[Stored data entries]
--- START ---
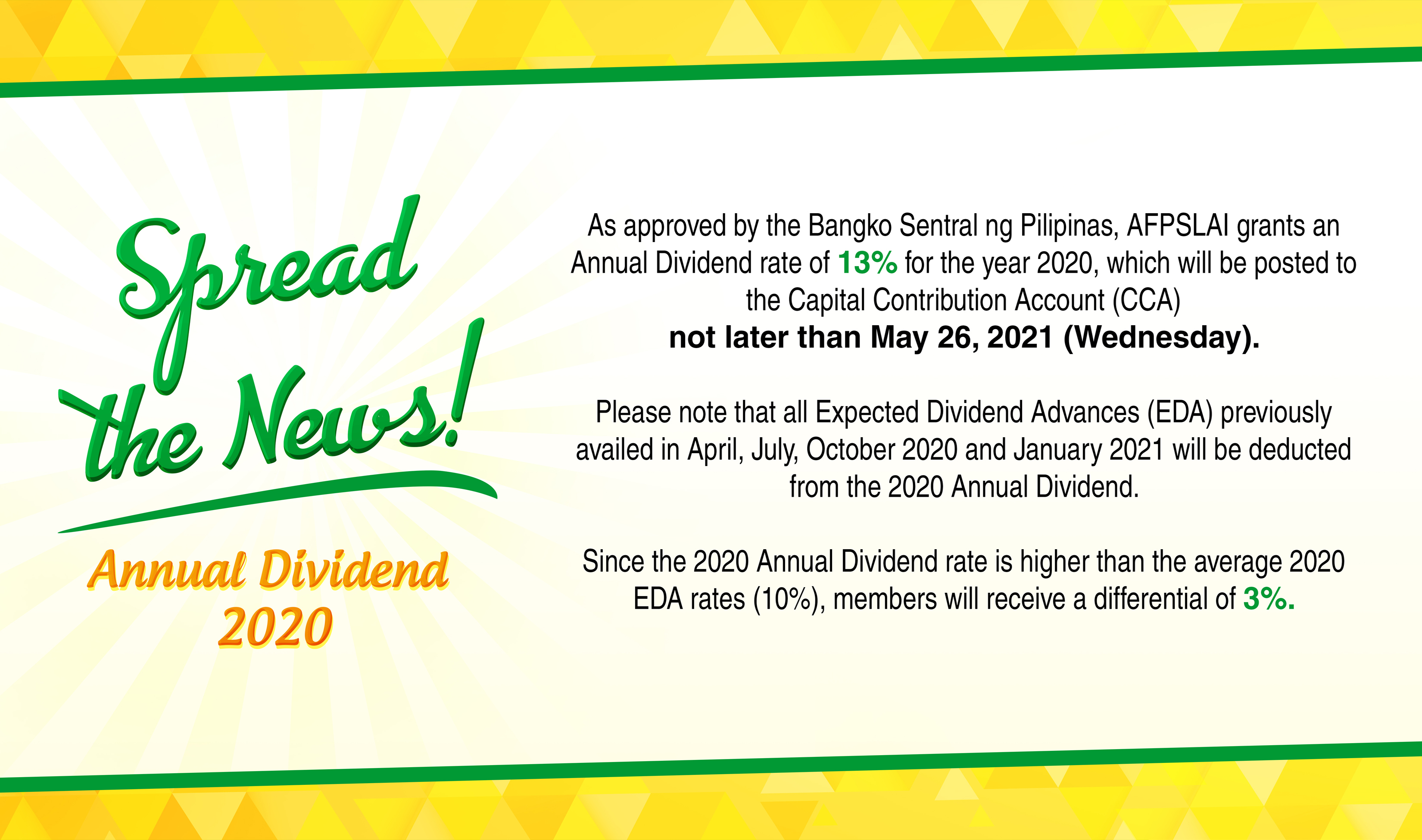 Spread the News!

Annual Dividend 2020

As approved by the Bangko Sentral ng Pilipinas, AFPSLAI grants an Annual Dividend rate of 13% for the year 2020, which will be posted to the Capital Contribution Account (CCA) not later than May 26, 2021 (Wednesday).

Please note that all Expected Dividend Advances (EDA) previously availed in April, July, October 2020 and January 2021 will be deducted from the 2020 Annual Dividend.

Since the 2020 Annual Dividend rate is higher than the average 2020 EDA rates (10%), members will receive a differential of 3%.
--- END ---
Would you return the records exactly, keeping out every picture?

 Spread the News!

Annual Dividend 2020

As approved by the Bangko Sentral ng Pilipinas, AFPSLAI grants an Annual Dividend rate of 13% for the year 2020, which will be posted to the Capital Contribution Account (CCA) not later than May 26, 2021 (Wednesday).

Please note that all Expected Dividend Advances (EDA) previously availed in April, July, October 2020 and January 2021 will be deducted from the 2020 Annual Dividend.

Since the 2020 Annual Dividend rate is higher than the average 2020 EDA rates (10%), members will receive a differential of 3%.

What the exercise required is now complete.